Hi folks! A big question I've been wondering about: How can we design qual research protocols that effectively measure user trust and acceptance of AI functionalities while accounting for the varied AI literacy of participants? AI tool usage is still new among mainstream audiences so as familiarity and attitudes shift, how do you avoid locking stakeholders into assumptions about user behavior that may hold true now but may shift soon?
Frame it by how attitudes towards AI are shifting overtime. If you don't have data for your users overtime, you could borrow from broader perception studies for this part. https://www.pewresearch.org/short-reads/2023/11/21/what-the-data-says-about-americans-views-of-artificial-intelligence/sr_23-11-21_ai-roundup_1-png/
Jocelyn S. I don't have data from my own users OVER TIME. I guess that's what I am looking for: LONGITUDINAL studies about how perceptions are CHANGING (and when/if some of them are staying the same). Those Pew data points above are a great case in point: they show several interesting snapshot temperature-checks from a moment in 2023 - first knee-jerk reactions... but we lack perspective about how perceptions are evolving
(My POV is: we just don't have this to draw on yet, but it's important to keep on top of new studies in this space)
I guess I was answering just the last part of your question.

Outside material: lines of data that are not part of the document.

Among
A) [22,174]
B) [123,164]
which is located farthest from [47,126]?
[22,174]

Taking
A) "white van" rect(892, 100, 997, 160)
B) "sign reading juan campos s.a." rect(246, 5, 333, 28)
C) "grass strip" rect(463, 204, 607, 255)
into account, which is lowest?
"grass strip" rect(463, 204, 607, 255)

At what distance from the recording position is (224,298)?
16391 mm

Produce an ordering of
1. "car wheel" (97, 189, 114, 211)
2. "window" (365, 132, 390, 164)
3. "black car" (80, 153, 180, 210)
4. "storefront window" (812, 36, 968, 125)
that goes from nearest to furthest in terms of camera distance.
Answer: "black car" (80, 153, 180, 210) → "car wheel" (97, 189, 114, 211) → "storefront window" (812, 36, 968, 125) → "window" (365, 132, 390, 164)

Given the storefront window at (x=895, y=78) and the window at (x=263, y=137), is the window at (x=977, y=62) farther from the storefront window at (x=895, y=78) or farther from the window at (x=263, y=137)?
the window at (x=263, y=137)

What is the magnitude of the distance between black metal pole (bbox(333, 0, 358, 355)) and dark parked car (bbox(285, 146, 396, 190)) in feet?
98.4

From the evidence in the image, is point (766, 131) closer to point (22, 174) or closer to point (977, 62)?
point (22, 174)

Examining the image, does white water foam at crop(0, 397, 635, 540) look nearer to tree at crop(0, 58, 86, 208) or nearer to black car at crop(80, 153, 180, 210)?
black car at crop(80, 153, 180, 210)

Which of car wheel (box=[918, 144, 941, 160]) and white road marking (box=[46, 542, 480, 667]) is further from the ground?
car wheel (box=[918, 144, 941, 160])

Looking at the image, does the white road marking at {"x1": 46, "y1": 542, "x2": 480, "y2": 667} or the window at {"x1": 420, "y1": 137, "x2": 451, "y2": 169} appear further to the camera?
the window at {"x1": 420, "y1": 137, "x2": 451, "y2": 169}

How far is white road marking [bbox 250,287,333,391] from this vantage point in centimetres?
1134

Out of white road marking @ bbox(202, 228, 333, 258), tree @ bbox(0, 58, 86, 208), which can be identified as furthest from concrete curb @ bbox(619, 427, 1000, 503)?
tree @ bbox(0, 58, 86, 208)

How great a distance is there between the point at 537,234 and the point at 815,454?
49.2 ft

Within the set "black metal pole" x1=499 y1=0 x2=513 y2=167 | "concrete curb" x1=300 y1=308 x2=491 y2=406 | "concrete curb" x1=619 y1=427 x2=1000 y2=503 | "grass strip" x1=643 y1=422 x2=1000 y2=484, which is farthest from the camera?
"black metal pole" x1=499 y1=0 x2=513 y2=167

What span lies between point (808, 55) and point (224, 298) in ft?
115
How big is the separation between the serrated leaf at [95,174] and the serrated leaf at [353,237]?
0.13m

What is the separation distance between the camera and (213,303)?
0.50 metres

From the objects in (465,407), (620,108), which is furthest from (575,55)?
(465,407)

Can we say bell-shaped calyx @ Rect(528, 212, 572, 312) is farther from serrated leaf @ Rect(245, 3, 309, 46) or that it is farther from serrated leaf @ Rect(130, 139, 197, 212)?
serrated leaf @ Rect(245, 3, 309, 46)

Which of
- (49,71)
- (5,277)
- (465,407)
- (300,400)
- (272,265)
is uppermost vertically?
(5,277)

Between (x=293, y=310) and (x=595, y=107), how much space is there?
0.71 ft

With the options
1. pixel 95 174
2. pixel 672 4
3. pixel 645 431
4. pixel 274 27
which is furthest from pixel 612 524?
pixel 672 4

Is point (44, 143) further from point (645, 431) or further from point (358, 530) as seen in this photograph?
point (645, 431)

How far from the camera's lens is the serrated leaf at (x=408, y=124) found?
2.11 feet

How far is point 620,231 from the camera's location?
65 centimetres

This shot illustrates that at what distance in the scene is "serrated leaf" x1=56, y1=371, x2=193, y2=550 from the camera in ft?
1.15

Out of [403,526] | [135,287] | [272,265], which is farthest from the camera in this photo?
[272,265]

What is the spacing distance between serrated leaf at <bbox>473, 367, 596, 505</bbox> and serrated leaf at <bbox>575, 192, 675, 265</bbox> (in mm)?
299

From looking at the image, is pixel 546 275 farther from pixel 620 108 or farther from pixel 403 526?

Can you say something more about why you're looking to measure something using qualitative research? When I've been interested in a fast-moving landscape before, I've run my own tracking quant survey for my target audience with a set of questions to measure the things we cared about. For example, I was working for a healthcare company at the beginning of covid. It was clear to me that people's attitudes about telehealth were going to shift quickly, which was important to our company and our business. I did a monthly survey for the first 12 months, then moved to quarterly. I left that company a couple of years ago, but understand that they're still running that survey twice per year.
Nadyne R. That's fair, quant measures might be a better fit. Most of the results that spur these "but will this change?" question come from academic research papers (my own company doesn't have its own major AI products in the marketplace at this point) so I'm not measuring this myself but definitely need to start thinking about how we will monitor reception of, and attitudes around, AI products down the line.